## Textauszug
▼
GRA-Preisträger Yves Bellinghausen auf Recherchereise in El Salvador (privat)

EEHH: Herzlichen Glückwunsch zum Gewinn des German Renewables Awards in der Rubrik 'Medienarbeit des Jahres'! Auf Ihrer Website steht, dass Sie sich auf die Themen Energie, Fortschritt und Schach spezialisiert haben. Wie kam es dazu?

Yves Bellinghausen: "Als ich letztes Jahr an der Reportageschule meine Abschlussarbeit recherchiert habe, habe ich über die deutsche Nordseeinsel Helgoland geschrieben, die sich in den vergangenen Jahren von einem heruntergewirtschafteten Rentnerdomizil zu einem Hotspot der deutschen Energiewende verwandelt hat. Mich hat das Thema interessiert, weil hier Sozialwissenschaften und Technik zusammenkommen. Energiewendethemen sind eine ziemlich interdisziplinäre Frage. Das finde ich spannend. Für Schach interessiere ich mich privat schon lange und seit 2020 durch die Netflix-Serie Damengambit der Hype losging, habe ich eine Chance gesehen, mein Hobby wenigstens Teilweise zum Beruf zu machen. Um Profischachspieler zu werden, war ich leider nie klug genug, aber wenigstens gibt es seit ein paar Jahren genug öffentliches Interesse für Schach, als dass ich darüber schreiben kann."
▲
## Aufgabe
Nennen Sie alle Themen, auf die sich Yves Bellinghausen laut dem Interviewauszug spezialisiert hat.

## Einträge aus einem Datensatz
▼
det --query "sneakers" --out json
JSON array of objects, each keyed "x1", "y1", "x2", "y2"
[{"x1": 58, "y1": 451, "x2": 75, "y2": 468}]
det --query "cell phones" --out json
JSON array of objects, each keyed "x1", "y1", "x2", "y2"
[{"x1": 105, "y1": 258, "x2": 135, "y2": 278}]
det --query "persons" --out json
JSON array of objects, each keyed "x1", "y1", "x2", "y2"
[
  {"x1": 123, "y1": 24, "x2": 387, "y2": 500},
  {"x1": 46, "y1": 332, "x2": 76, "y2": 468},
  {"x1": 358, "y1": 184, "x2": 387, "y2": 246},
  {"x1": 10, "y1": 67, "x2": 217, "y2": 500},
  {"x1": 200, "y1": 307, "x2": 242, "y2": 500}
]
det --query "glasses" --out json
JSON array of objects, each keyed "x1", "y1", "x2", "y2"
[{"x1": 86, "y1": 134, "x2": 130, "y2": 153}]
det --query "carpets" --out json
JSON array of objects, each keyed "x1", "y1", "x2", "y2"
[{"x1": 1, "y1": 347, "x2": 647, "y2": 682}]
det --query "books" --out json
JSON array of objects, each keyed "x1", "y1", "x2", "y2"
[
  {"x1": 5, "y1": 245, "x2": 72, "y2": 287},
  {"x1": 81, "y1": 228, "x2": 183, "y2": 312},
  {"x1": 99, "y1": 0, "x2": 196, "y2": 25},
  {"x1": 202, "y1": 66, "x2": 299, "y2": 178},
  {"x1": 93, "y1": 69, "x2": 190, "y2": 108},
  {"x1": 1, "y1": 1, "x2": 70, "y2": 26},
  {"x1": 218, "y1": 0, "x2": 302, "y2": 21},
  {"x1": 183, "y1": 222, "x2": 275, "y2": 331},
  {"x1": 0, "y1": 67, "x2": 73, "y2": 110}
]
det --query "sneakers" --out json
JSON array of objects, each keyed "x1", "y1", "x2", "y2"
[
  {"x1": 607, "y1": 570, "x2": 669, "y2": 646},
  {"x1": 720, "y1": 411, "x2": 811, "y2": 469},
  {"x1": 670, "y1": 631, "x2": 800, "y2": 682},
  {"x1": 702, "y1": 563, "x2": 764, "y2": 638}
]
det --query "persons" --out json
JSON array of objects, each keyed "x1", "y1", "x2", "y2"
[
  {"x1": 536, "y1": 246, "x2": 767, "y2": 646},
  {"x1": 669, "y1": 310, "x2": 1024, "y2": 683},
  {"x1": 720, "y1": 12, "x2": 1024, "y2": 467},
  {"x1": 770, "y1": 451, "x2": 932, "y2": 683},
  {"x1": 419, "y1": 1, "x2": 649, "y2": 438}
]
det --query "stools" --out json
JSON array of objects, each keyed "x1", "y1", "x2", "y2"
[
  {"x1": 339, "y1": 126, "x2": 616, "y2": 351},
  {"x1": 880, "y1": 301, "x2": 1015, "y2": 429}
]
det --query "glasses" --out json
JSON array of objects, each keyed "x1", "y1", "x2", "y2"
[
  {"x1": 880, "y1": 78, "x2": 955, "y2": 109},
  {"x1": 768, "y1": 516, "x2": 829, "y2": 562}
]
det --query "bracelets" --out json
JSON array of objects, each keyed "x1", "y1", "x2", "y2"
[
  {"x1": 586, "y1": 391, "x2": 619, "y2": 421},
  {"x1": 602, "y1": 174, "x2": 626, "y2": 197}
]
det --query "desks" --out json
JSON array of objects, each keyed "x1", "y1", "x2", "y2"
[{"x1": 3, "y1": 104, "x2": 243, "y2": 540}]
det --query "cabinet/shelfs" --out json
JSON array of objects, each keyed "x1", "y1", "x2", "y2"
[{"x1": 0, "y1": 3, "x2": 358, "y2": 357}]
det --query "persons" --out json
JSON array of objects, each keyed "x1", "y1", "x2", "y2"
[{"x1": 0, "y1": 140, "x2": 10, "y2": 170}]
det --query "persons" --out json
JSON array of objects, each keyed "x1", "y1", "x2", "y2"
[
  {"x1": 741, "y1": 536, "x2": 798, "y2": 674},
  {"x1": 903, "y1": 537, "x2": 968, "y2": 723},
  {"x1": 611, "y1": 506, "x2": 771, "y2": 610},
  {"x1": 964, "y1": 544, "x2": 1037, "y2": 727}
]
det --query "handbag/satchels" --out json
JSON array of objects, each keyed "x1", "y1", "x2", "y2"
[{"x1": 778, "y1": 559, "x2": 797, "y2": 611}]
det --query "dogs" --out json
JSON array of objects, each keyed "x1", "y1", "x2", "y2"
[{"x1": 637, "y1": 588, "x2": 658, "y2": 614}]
▲
## Antwort
Energie, Fortschritt und Schach.